Return the full guided reading blog post word for word.

**Document segment**
-- Opening Marker --

Tag Archives: Concepts of Print

Guided Reading- From one Teacher to Another: Guided Reading in an Early Year’s Classroom!

I’ve had a number of teachers make contact looking for support and my advice is as follows:

1.      Read my blog!

2.      Visit other grades and watch a number of Guided Reading sessions and then most IMPORTANTLY ask to be coached! You need to ‘do’ to grow, not just watch someone else model, however, that’s a great place to start! I’ve coached others and been coached myself!

3.      Visit Utube and watch Guided Reading videos. There are many terrific videos made by real teachers for teachers.

Background – My Program

There are a lot of different views about when students should start Guided Reading or ‘what’ can be called Guided Reading. I am a purest, and by this I mean I follow the Guided Reading Model as outlined in the Early Year’s program, but feel free to call what you do, what you want!

As stated in my previous blogs, I do not start Guided Reading with students until they can read a RR Level 3 book at an instructional level. This does not mean that my students don’t read in groups, they do, I just call it Shared Reading or a ‘Round Robin’.

-- Closing Marker --

[Data records]
-- Opening Marker --

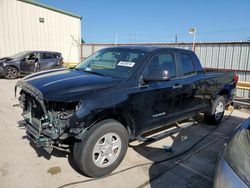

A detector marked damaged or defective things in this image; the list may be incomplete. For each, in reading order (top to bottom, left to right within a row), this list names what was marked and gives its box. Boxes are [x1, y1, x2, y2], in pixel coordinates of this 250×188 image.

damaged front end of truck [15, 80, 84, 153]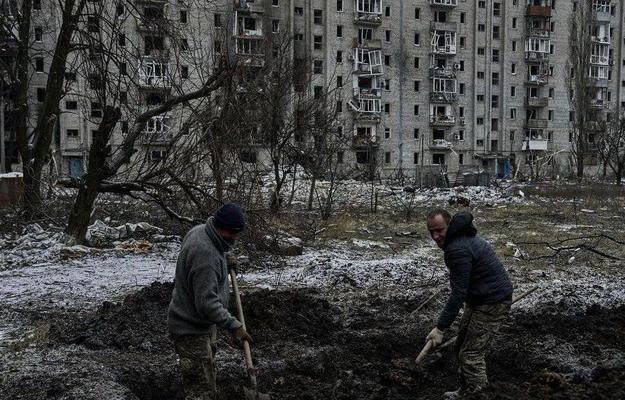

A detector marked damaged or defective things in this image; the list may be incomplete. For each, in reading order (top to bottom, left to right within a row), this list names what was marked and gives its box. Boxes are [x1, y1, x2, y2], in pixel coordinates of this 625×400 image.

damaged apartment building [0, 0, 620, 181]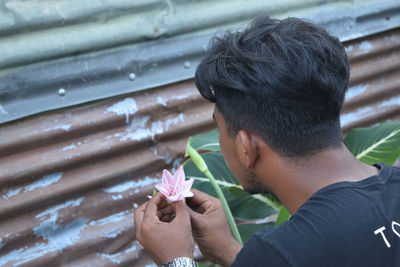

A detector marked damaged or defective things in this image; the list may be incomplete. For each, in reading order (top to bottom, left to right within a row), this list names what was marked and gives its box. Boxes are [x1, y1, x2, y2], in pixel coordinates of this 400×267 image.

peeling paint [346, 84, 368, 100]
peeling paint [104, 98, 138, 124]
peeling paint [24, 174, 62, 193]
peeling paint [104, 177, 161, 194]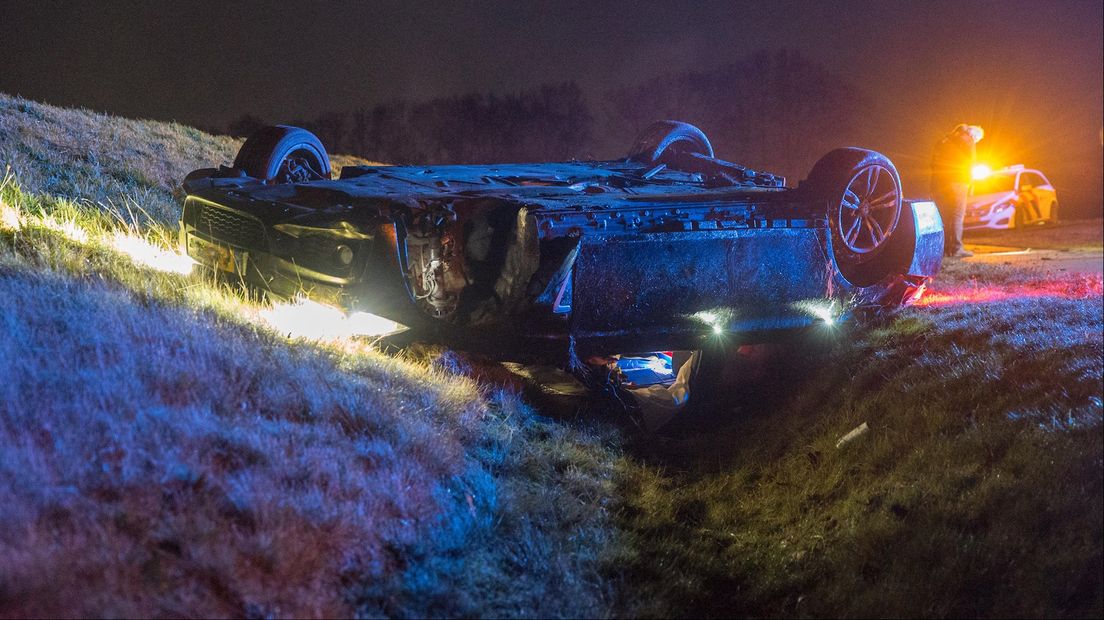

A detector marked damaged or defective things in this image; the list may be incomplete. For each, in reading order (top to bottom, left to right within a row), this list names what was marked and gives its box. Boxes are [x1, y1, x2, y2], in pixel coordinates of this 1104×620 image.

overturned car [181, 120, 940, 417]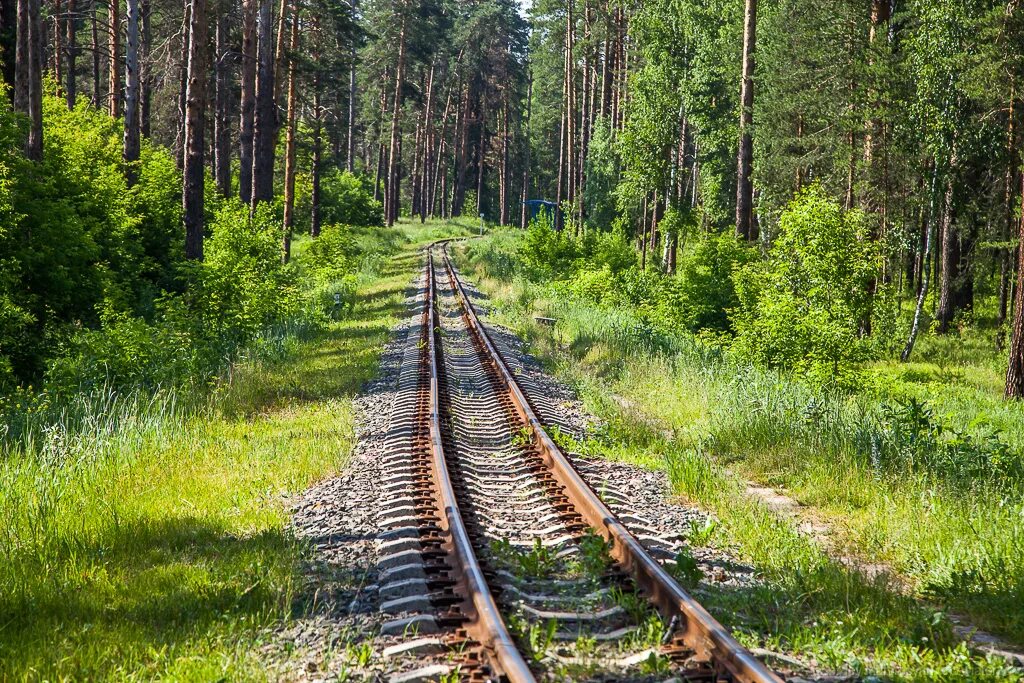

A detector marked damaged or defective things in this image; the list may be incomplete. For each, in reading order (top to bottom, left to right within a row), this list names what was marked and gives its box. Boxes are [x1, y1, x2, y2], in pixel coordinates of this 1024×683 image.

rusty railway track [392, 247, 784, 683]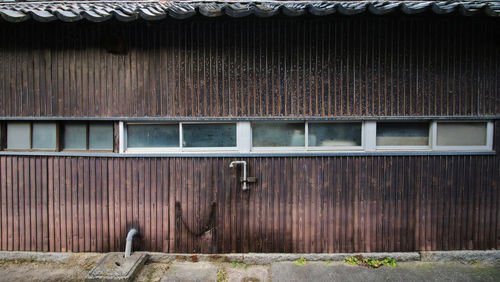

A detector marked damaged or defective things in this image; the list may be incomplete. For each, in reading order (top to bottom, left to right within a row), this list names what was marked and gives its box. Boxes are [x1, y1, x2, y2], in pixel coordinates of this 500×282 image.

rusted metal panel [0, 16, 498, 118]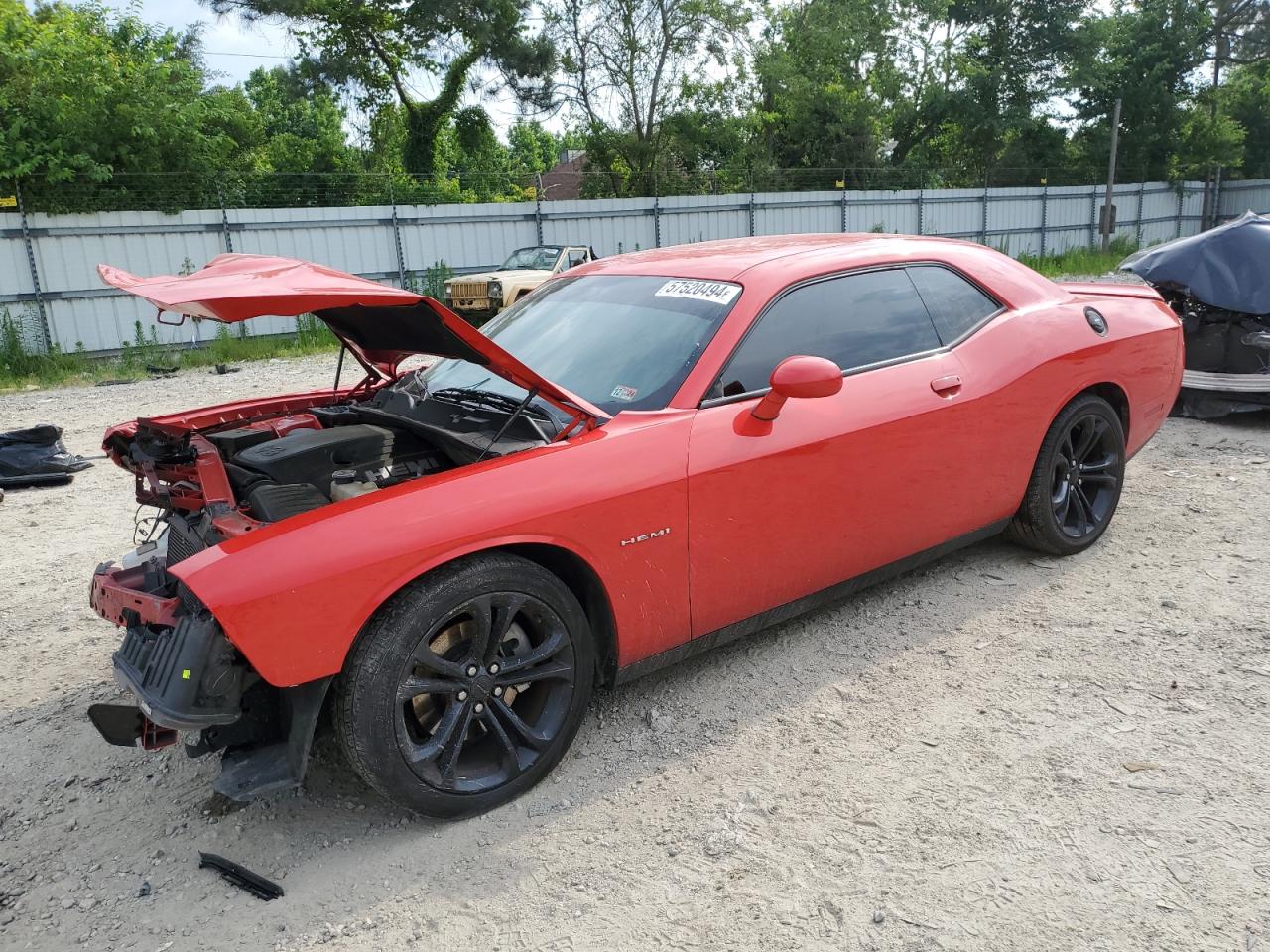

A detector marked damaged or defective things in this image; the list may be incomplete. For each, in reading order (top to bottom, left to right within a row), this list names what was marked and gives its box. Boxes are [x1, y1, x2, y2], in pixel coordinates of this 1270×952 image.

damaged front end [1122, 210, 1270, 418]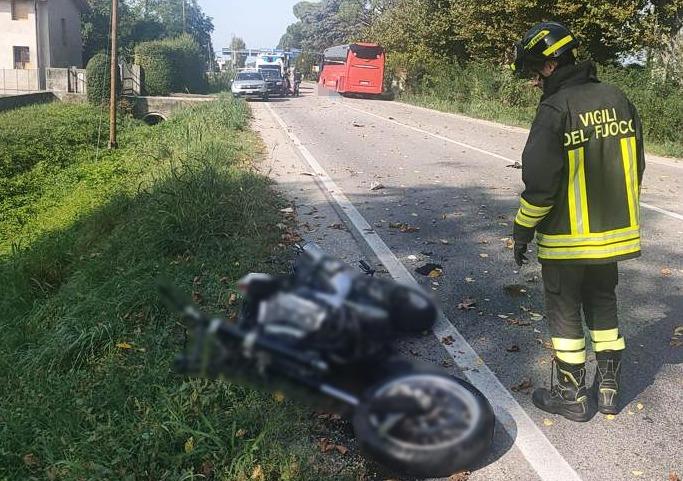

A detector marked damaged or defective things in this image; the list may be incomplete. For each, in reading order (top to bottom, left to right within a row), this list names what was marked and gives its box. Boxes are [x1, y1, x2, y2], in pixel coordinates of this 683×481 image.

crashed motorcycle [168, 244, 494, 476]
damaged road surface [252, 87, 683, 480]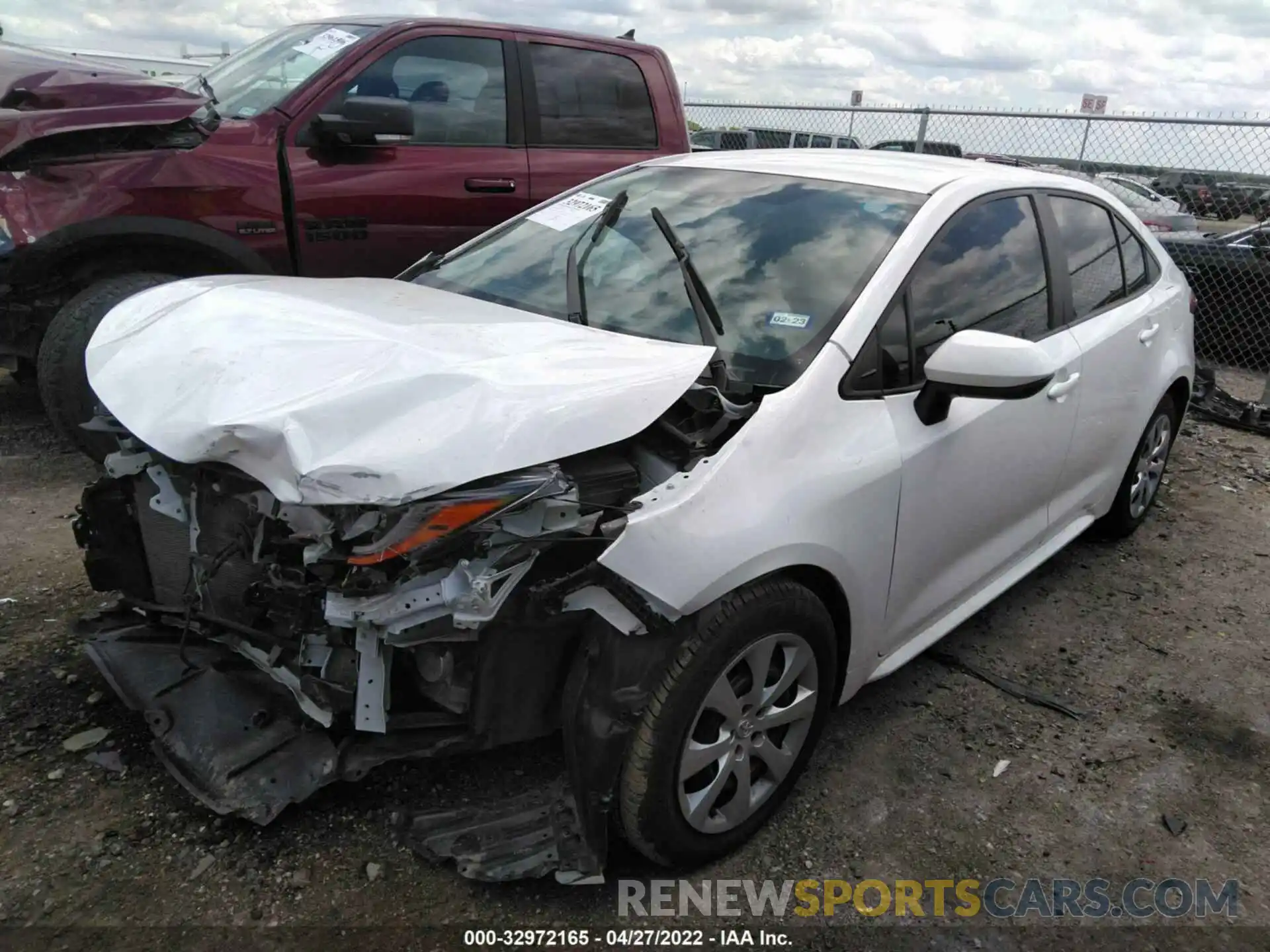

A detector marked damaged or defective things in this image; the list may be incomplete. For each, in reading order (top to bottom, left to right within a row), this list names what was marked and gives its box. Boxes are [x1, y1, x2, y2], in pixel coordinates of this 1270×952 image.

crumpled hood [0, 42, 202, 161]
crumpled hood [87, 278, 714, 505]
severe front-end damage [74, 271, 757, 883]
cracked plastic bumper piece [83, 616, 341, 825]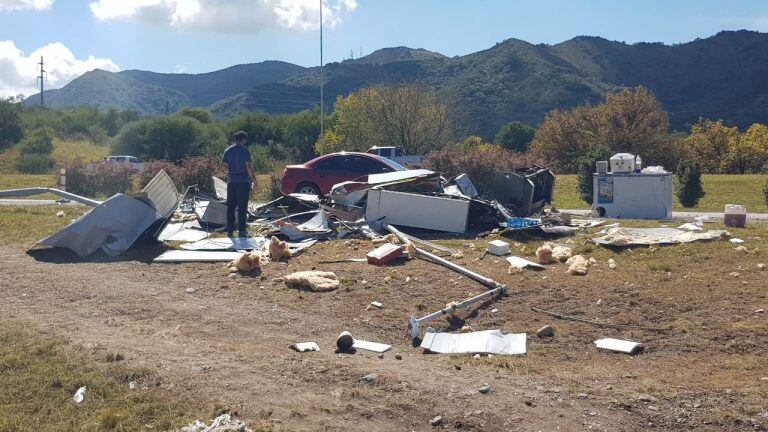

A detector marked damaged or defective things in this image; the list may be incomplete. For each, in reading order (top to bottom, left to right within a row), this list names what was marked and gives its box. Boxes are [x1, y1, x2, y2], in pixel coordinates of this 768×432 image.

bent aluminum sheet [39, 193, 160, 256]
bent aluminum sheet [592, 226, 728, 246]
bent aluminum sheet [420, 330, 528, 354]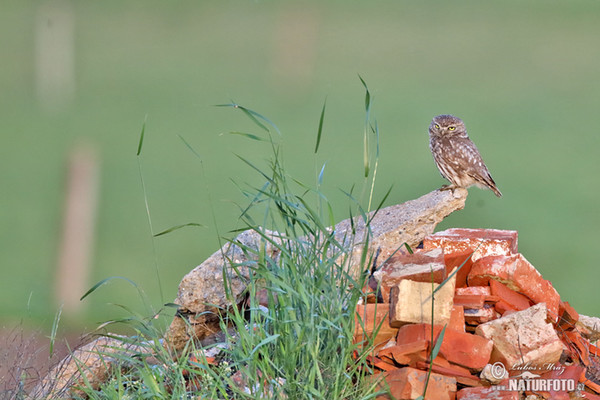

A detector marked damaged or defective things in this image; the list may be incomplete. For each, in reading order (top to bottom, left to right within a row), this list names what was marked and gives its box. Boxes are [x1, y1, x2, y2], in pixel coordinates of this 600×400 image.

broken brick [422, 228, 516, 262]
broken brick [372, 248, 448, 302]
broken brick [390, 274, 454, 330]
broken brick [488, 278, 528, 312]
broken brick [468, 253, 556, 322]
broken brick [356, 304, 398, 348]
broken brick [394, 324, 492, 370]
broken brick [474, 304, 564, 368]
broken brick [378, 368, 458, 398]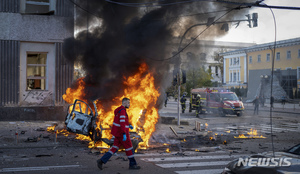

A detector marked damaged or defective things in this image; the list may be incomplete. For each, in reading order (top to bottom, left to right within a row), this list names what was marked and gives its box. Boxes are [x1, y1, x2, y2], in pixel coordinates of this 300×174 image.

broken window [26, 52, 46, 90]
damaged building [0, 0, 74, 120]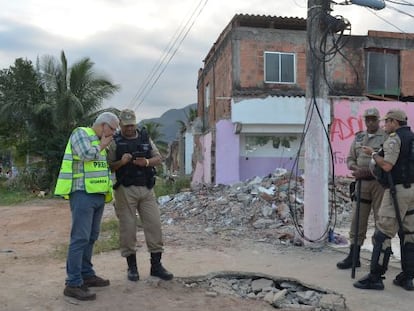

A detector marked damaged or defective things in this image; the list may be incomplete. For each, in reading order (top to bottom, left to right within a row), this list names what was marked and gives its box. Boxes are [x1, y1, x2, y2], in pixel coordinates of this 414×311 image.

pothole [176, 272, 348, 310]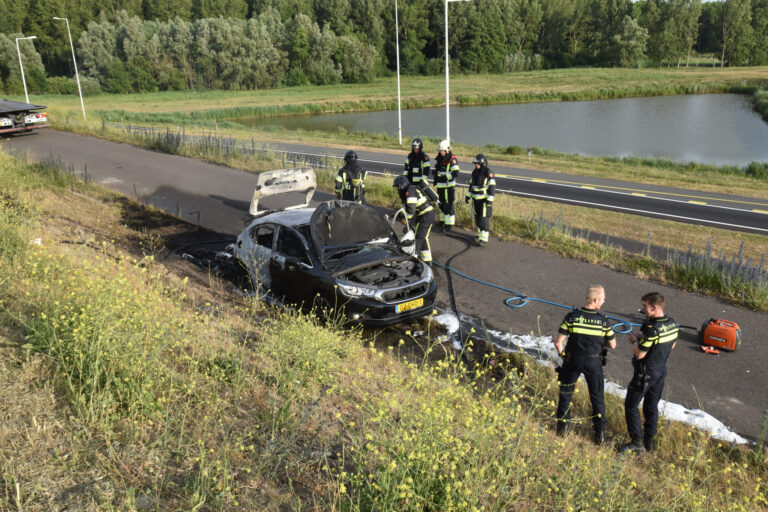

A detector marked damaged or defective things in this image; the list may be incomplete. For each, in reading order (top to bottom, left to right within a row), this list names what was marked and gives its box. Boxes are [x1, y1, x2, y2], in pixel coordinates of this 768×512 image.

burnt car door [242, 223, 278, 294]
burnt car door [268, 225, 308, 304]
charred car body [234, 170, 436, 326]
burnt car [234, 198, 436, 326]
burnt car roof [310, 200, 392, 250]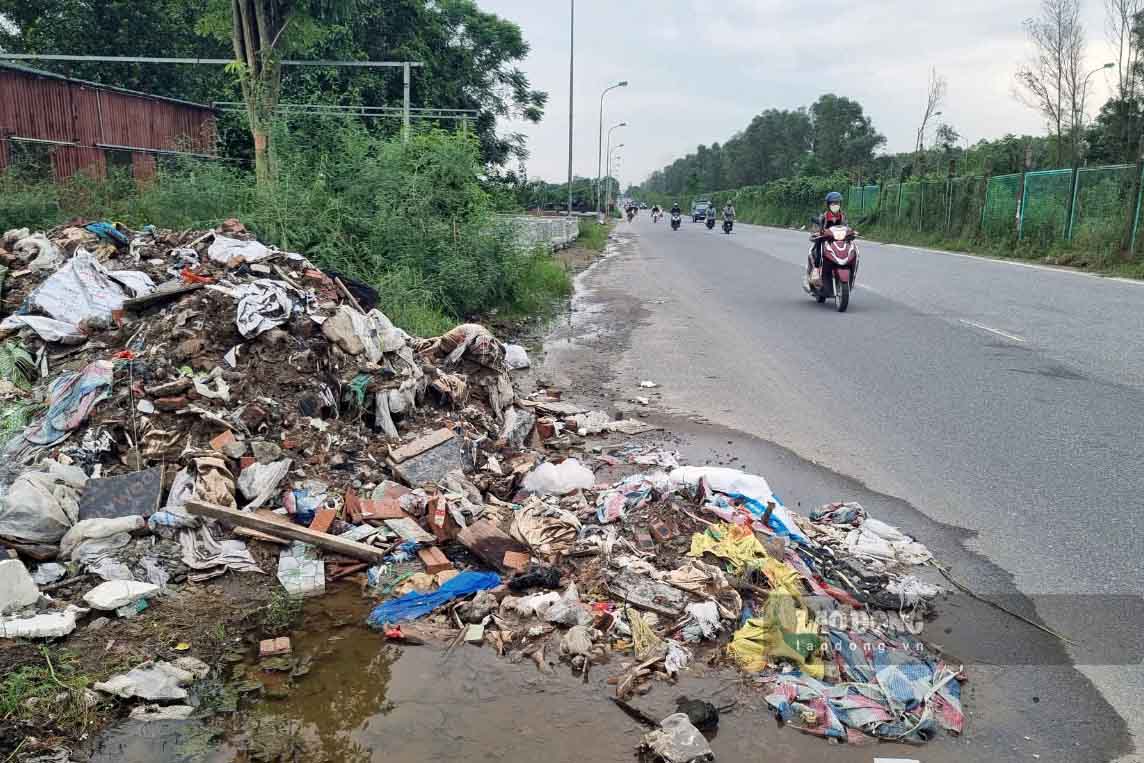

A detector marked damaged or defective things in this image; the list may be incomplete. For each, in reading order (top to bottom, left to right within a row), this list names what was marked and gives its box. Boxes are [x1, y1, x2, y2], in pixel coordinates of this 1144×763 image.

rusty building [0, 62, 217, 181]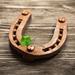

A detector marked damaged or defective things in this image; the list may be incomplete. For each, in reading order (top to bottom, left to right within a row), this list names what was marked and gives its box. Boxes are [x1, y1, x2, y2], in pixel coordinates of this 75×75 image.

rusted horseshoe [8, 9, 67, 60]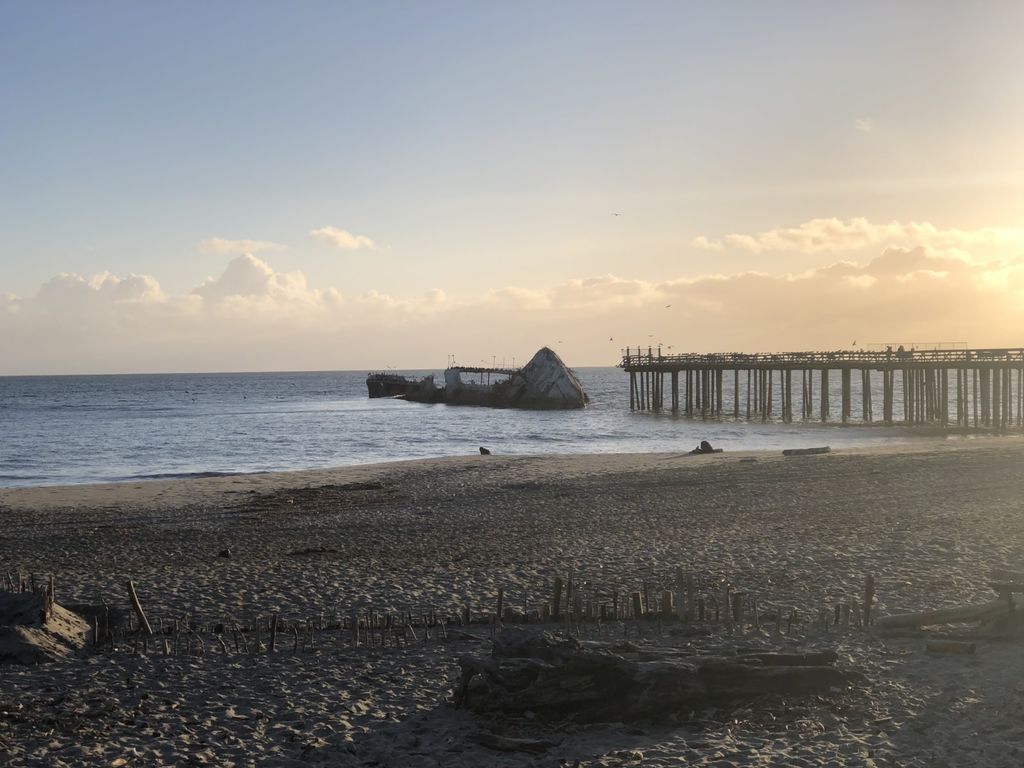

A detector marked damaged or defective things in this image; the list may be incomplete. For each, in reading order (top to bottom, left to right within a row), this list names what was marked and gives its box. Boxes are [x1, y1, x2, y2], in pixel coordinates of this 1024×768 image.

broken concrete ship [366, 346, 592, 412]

-- Closing Marker --

**Response area**
Tag Archives: Concepts of Print

Guided Reading- From one Teacher to Another: Guided Reading in an Early Year’s Classroom!

I’ve had a number of teachers make contact looking for support and my advice is as follows:

1.      Read my blog!

2.      Visit other grades and watch a number of Guided Reading sessions and then most IMPORTANTLY ask to be coached! You need to ‘do’ to grow, not just watch someone else model, however, that’s a great place to start! I’ve coached others and been coached myself!

3.      Visit Utube and watch Guided Reading videos. There are many terrific videos made by real teachers for teachers.

Background – My Program

There are a lot of different views about when students should start Guided Reading or ‘what’ can be called Guided Reading. I am a purest, and by this I mean I follow the Guided Reading Model as outlined in the Early Year’s program, but feel free to call what you do, what you want!

As stated in my previous blogs, I do not start Guided Reading with students until they can read a RR Level 3 book at an instructional level. This does not mean that my students don’t read in groups, they do, I just call it Shared Reading or a ‘Round Robin’.